Transcribe the entries below without changing a word, and omit every picture.

Supplied data:
[Start of section]
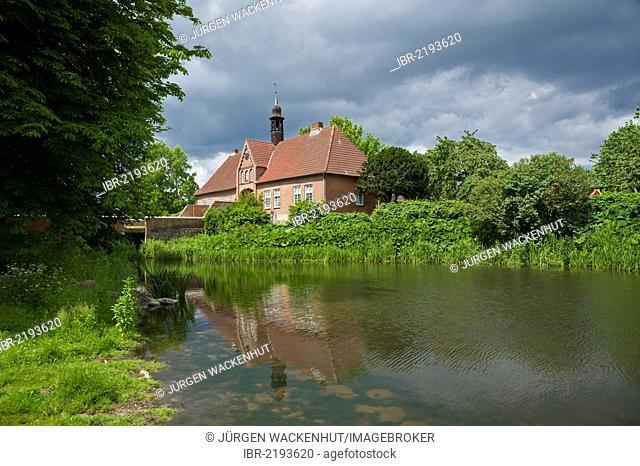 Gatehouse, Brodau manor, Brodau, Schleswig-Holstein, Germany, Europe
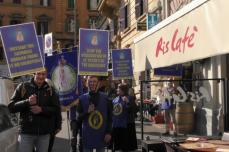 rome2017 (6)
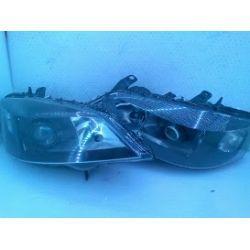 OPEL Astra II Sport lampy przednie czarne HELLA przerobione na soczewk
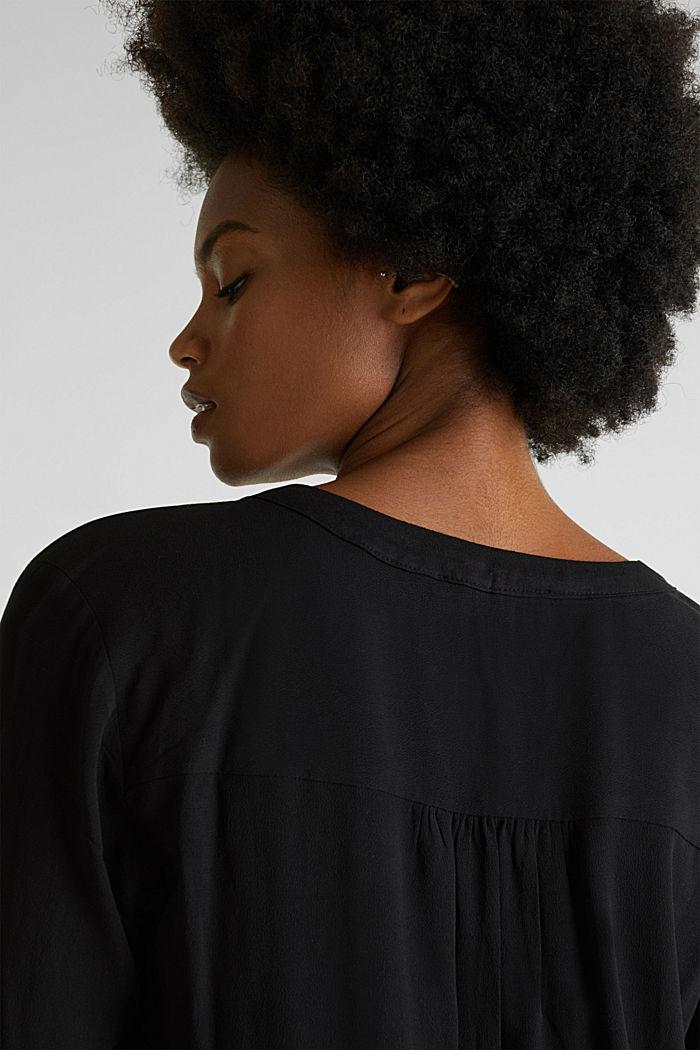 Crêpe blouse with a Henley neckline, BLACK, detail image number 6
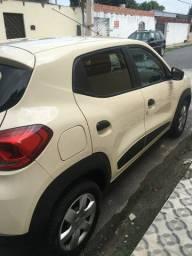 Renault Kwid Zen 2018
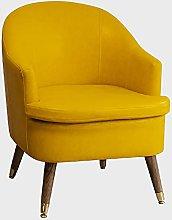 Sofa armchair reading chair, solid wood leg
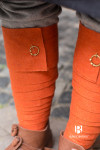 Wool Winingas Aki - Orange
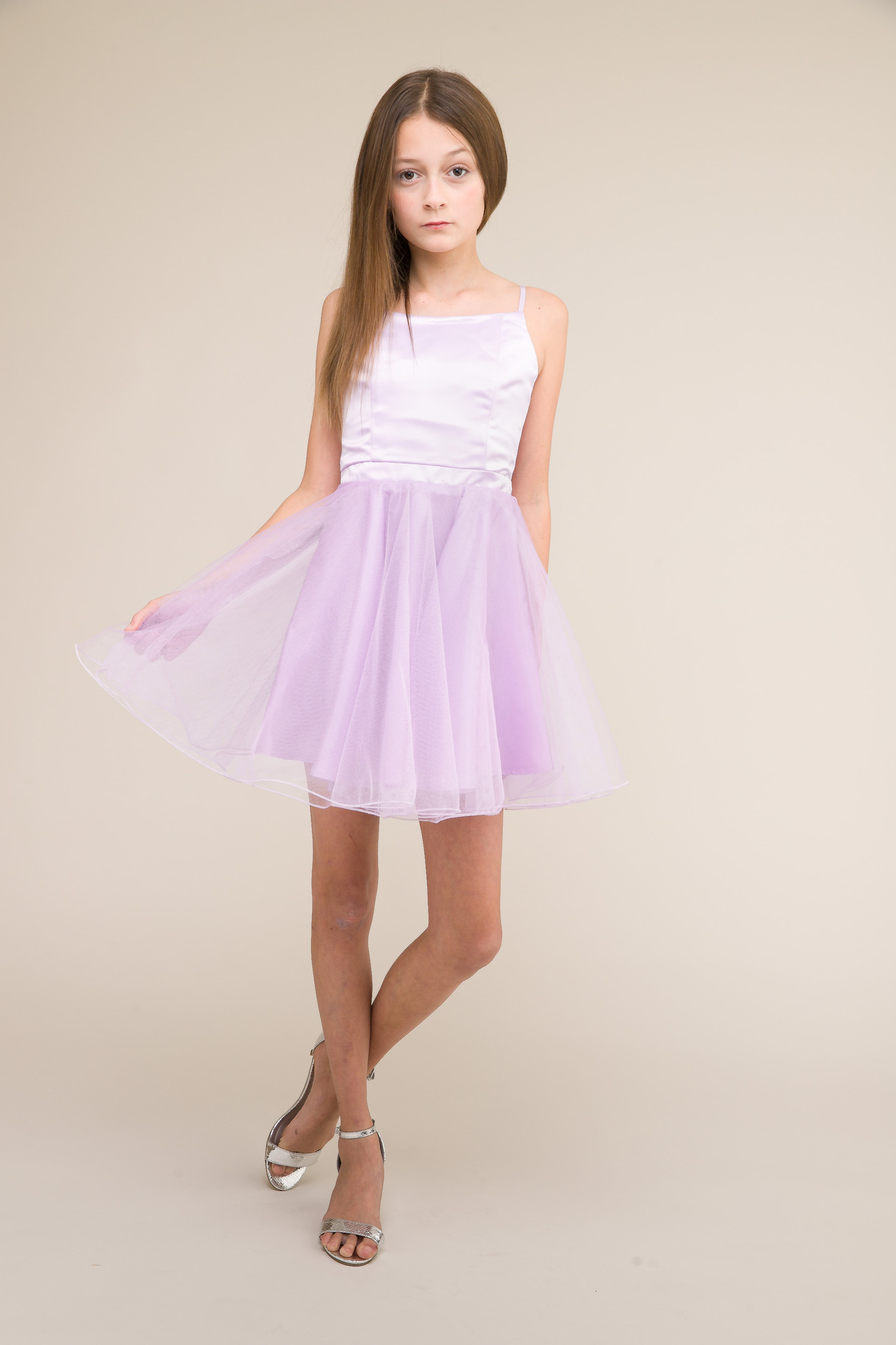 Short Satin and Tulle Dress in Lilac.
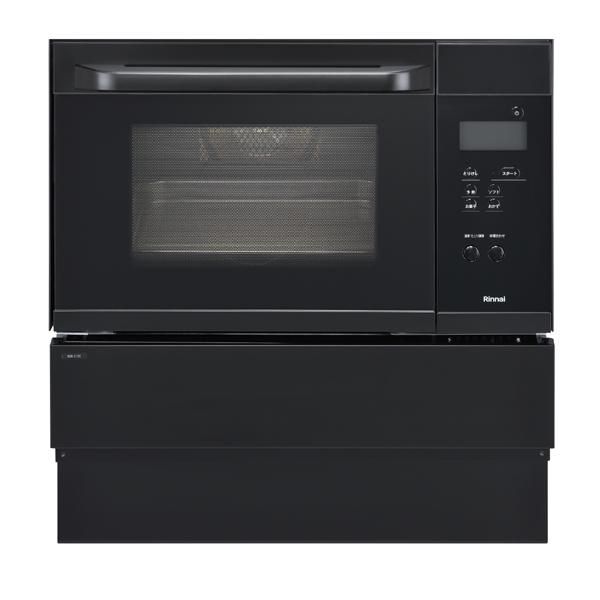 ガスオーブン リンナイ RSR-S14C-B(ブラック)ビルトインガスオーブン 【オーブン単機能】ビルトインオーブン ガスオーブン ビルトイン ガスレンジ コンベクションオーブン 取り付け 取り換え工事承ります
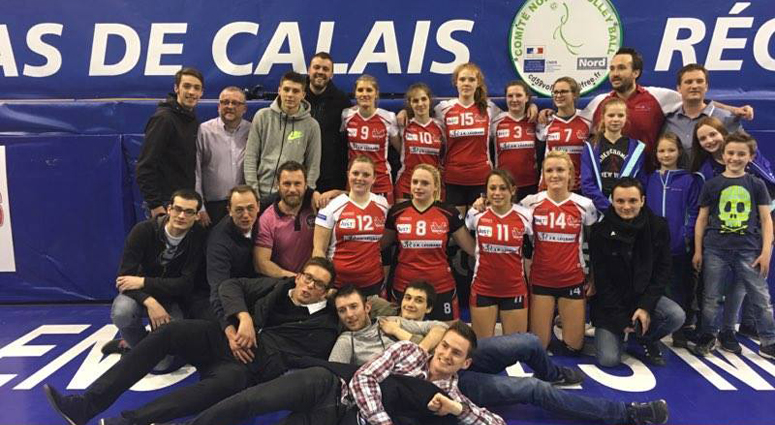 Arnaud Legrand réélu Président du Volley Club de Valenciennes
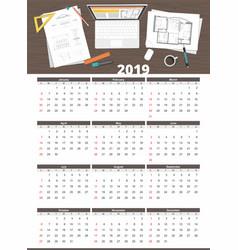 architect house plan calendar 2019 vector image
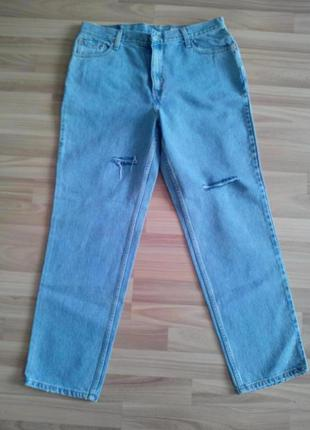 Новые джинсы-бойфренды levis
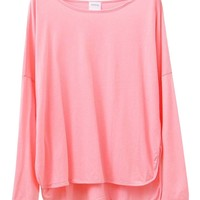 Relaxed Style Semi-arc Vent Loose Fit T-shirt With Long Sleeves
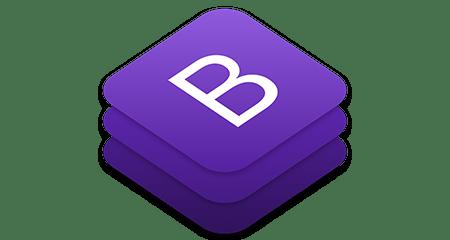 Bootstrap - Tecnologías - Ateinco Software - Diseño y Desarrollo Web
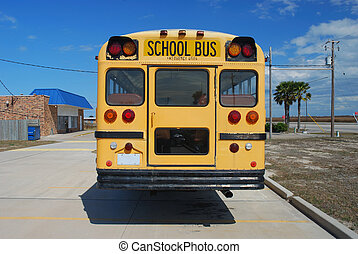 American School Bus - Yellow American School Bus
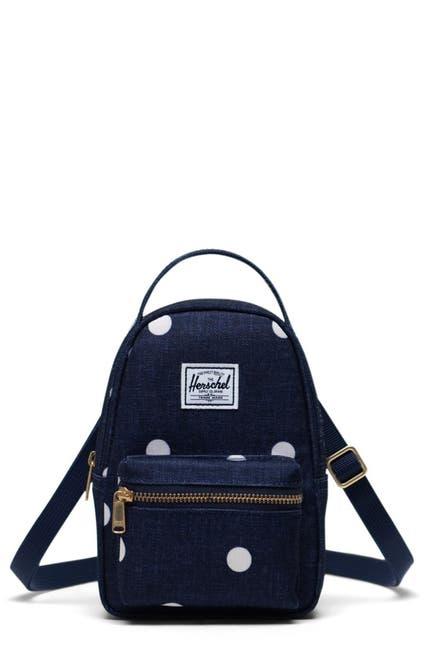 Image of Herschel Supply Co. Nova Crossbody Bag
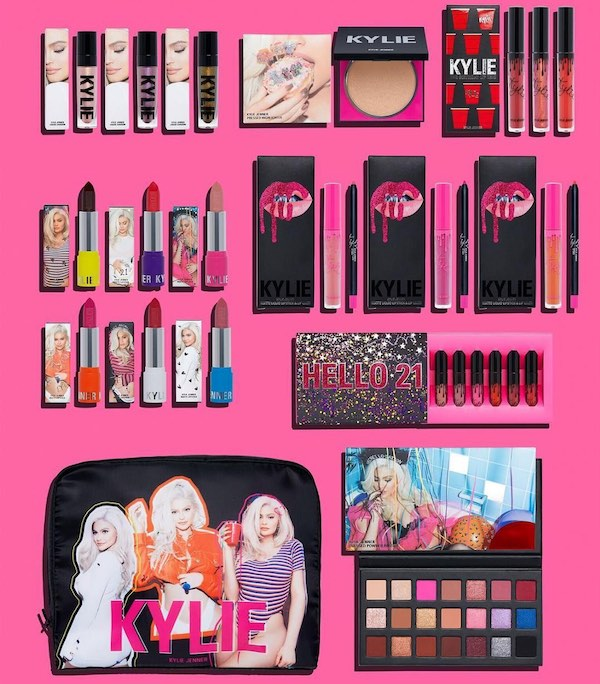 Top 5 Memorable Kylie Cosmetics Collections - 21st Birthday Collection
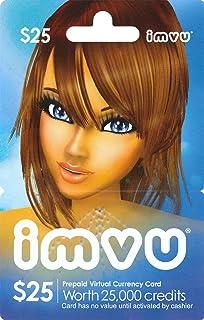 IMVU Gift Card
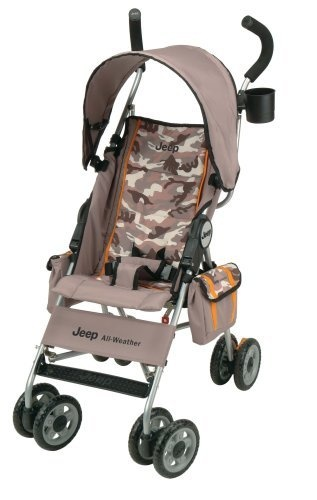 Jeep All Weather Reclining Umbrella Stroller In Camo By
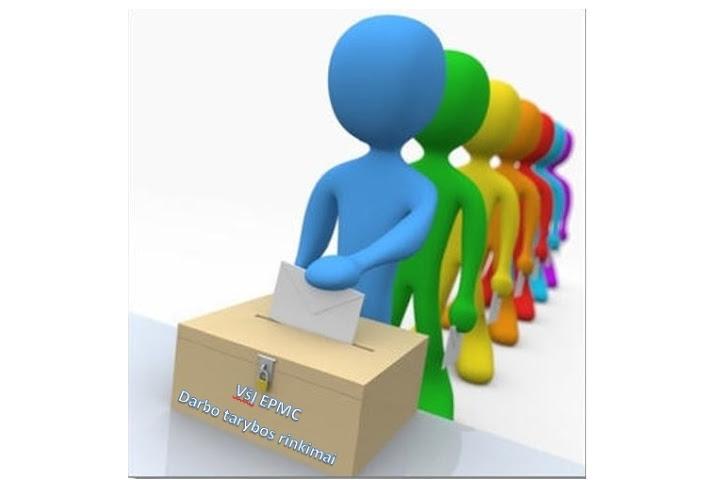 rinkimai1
[End of section]
Expected output:
 Gatehouse, Brodau manor, Brodau, Schleswig-Holstein, Germany, Europe
 rome2017 (6)
 OPEL Astra II Sport lampy przednie czarne HELLA przerobione na soczewk
 Crêpe blouse with a Henley neckline, BLACK, detail image number 6
 Renault Kwid Zen 2018
 Sofa armchair reading chair, solid wood leg
 Wool Winingas Aki - Orange
 Short Satin and Tulle Dress in Lilac.
 ガスオーブン リンナイ RSR-S14C-B(ブラック)ビルトインガスオーブン 【オーブン単機能】ビルトインオーブン ガスオーブン ビルトイン ガスレンジ コンベクションオーブン 取り付け 取り換え工事承ります
 Arnaud Legrand réélu Président du Volley Club de Valenciennes
 architect house plan calendar 2019 vector image
 Новые джинсы-бойфренды levis
 Relaxed Style Semi-arc Vent Loose Fit T-shirt With Long Sleeves
 Bootstrap - Tecnologías - Ateinco Software - Diseño y Desarrollo Web
 American School Bus - Yellow American School Bus
 Image of Herschel Supply Co. Nova Crossbody Bag
 Top 5 Memorable Kylie Cosmetics Collections - 21st Birthday Collection
 IMVU Gift Card
 Jeep All Weather Reclining Umbrella Stroller In Camo By
 rinkimai1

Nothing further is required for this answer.